If you’re a man wondering what sort of check ups you should be getting from your doctor, well, the answer is that it depends on a number of factors. Most importantly among them is generally going to be age. The list of routine exams that you should be undergoing will change depending on how old you are. So let’s start with the first decade of autonomous adulthood:
Your physician is going to tell you precisely which exams are most important to your health depending on your specific needs, your physique, your medical history and so on, so your eventual list of regular exams might not wind up looking exactly like this one. But, in general, young men in their 20s can expect to make the following exams a regular part of their lives:
1) Annual Physical
Your annual physical is pretty much your solid foundation for good health. This is where you take care of the basics. Your annual physical should include a blood pressure check, height and weight checks and general testing of reflexes and things of that nature.
2) Testicular Cancer Screening
Some guys do this annually, others every few years, but you should be self-testing on a monthly basis for lumps and irregularities in your testicles.
3) Cholesterol Testing
You only need to do this one every five years, but it is nevertheless quite important.
If you have a lot of partners, you’re going to want to add regular STD screenings to this list. Some young men may want to get a start on cardio exams, too, to stay heart healthy.
30s and 40s
Around your thirties, you’re going to want to be undergoing all of the exams listed above, but you’re also going to need to add the following to the mix:
4) Eyesight testing
If you’ve generally had good eyesight, it may be in your thirties that you start to develop poor eyesight. It’s important to keep a check on it.
At this point it may be very important for your doctor to start looking for irregularities in the heart, depending on risk factors.
In your forties, you’re going to want to be doing all of the above, as well as…
6) Coronary Heart Disease Screening
Your physician might not consider this a serious concern unless you have a history of heart disease in your family.
50s and 60s
Many serious ailments and conditions may not present themselves until you reach later middle-age. By your fifties, you’re going to have a general idea of what to expect from your body, assuming that you’ve been going to your doctor appointments, going through your exams and paying attention when your physician tells you about your risk factors. So take all of the above-listed examinations, and add to them the following:
7) Screening for Prostate Cancer
This becomes very important once you hit fifty. Many of us choose to undergo the exam at a younger age to be safe, of course.
8) Diabetes Type II
Diabetes type II might not develop until you hit retirement age, and even a lifetime of healthy eating isn’t always a guarantee against it.

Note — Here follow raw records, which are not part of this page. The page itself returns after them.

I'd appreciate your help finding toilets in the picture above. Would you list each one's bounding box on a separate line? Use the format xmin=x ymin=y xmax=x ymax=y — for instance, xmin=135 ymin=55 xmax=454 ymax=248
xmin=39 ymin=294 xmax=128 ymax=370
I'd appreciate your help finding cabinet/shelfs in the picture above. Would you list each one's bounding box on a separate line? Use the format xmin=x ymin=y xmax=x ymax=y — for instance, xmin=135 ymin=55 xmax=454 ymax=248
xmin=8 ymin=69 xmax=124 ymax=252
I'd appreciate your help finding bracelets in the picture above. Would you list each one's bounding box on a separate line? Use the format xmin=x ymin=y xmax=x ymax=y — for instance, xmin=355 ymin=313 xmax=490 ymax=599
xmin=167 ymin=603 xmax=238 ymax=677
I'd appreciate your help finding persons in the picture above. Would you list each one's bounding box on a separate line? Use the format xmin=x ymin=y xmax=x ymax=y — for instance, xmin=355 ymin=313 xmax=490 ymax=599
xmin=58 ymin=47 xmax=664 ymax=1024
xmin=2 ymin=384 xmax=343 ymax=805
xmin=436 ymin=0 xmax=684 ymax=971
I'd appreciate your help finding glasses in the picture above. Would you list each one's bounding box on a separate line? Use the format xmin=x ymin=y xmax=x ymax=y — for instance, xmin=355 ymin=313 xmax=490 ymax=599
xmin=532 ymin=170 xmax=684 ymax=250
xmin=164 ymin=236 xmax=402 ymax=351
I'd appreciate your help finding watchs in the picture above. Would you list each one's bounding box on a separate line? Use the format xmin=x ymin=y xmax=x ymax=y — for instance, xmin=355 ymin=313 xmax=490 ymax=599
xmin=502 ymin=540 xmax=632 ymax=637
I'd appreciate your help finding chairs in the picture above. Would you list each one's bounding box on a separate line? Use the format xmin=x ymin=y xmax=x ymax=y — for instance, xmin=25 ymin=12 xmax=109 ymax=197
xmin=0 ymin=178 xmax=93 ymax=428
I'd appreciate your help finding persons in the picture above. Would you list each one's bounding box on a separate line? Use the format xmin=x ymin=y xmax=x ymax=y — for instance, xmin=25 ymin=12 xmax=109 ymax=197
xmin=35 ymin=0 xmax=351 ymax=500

9) Screening for Depression
Although depression starts to become less common after men hit a certain age, poor diet, lack of exercise and other factors can start contributing to clinical depression in your fifties and sixties.
10) Screening for Colon Cancer
At this age, colon cancer is a serious risk.
11) Hearing Exam
Many older men refuse to take a hearing exam because they feel that a hearing aid makes them look old, weak, lacking in virility. Hearing aids today are a far cry from the big, plastic aids of yesteryear that were almost as big as the ear itself. Think earbuds more than headphones.
12) Alzheimer’s Screening
In your sixties, it becomes more important than ever to keep your mind limber, and screening for Alzheimer’s disease becomes vital.
70s and Beyond
We’re living longer every day, and many of the people reading this may easily hit the triple digits. But we only get there if we take care of ourselves. Once you get to seventy, you’re going to want to add the following to your routine exams:
13) Annual Electrocardiogram
Making this an annual exam may save your life.
14) Cancer Screening
At this point, you’re going to want to be screening for cancer based on your particular risk factors.
Add this to Alzheimer’s screening. By this point, you should be working various brain-training activities into your routine in order to stay sharp, whether it be crossword puzzles, chess or heavy reading.
Staying healthy can be a pain sometimes, but without these exams, you’re giving poor health a chance to sneak up on you.
What other physical exams do you think men need to take? What’s the next one on your to-do list?